The Legend of “Stingy Jack”

   People have been making jack-o’-lanterns at Halloween for centuries. The practice originated from an Irish myth about a man nicknamed “Stingy Jack.” According to the story, Stingy Jack invited the Devil to have a drink with him. True to his name, Stingy Jack didn’t want to pay for his drink, so he convinced the Devil to turn himself into a coin that Jack could use to buy their drinks. Once the Devil did so, Jack decided to keep the money and put it into his pocket next to a silver cross, which prevented the Devil from changing back into his original form. Jack eventually freed the Devil, under the condition that he would not bother Jack for one year and that, should Jack die, he would not claim his soul. The next year, Jack again tricked the Devil into climbing into a tree to pick a piece of fruit. While he was up in the tree, Jack carved a sign of the cross into the tree’s bark so that the Devil could not come down until the Devil promised Jack not to bother him for ten more years.







   Quickly after, Jack died. Because the legend goes, God wouldn’t enable such an unsavory determine into heaven. The Satan, upset by the trick Jack had performed on him and holding his phrase to not declare his soul, wouldn’t enable Jack into hell. He despatched Jack off into the darkish evening with solely a burning coal to mild his manner. Jack put the coal right into a carved-out turnip and has been roaming the Earth with ever since. The Irish started to consult with this ghostly determine as “Jack of the Lantern,” after which, merely “Jack O’Lantern.”

   In Eire and Scotland, folks started to make their very own variations of Jack’s lanterns by carving scary faces into turnips or potatoes and inserting them into home windows or close to doorways to frighten away Stingy Jack and different wandering evil spirits. In England, massive beets are used. Immigrants from these international locations introduced the jack o’lantern custom with them after they got here to the United States. They quickly discovered that pumpkins, a fruit native to America, make excellent jack-o’-lanterns.
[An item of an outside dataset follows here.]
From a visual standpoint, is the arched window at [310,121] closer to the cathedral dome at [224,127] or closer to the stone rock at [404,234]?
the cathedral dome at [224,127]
   In the USA, pumpkins go hand in hand with the autumn holidays of Halloween and Thanksgiving. An orange fruit harvested in October, this nutritious and versatile plant options flowers, seeds and flesh which might be edible and wealthy in nutritional vitamins. Pumpkin is used to make soups, desserts and breads, and lots of People embrace pumpkin pie of their Thanksgiving meals. Carving pumpkins into jack-o’-lanterns is a well-liked Halloween custom that originated a whole lot of years in the past in Eire. Again then, nonetheless, jack-o’-lanterns have been made out of turnips or potatoes; it wasn’t till Irish immigrants arrived in America and found the pumpkin {that a} new Halloween ritual was born.

Pumpkin Information

  • Pumpkins are a member of the gourd household, which incorporates cucumbers, honeydew melons, cantaloupe, watermelons and zucchini. These crops are native to Central America and Mexico, however now develop on six continents.

  • The biggest pumpkin pie ever baked was in 2005 and weighed 2,020 kilos.                                                                            

  • Pumpkins have been grown in North America for 5 thousand years. They’re indigenous to the western hemisphere.

  • In 1584, after French explorer Jacques Cartier explored the St. Lawrence area of North    America, he reported discovering  “gros melons.” The identify was translated into English as “pompions,” which has since advanced into the trendy “pumpkin.”

  • Pumpkins are low in energy, fats, and sodium and excessive in fiber. They’re good sources of        Vitamin A, Vitamin B, potassium, protein, and iron.

  • The heaviest pumpkin weighed 1,810 lb 8 oz and was offered by Chris Stevens on the       Stillwater Harvest Fest in  Stillwater, Minnesota, in October 2010.

  • Pumpkin seeds needs to be planted between the final week of Might and the center of June.       They take between 90 and 120 days to develop and are picked in October when they’re shiny orange in shade. Their seeds could be saved to develop new pumpkins the following yr.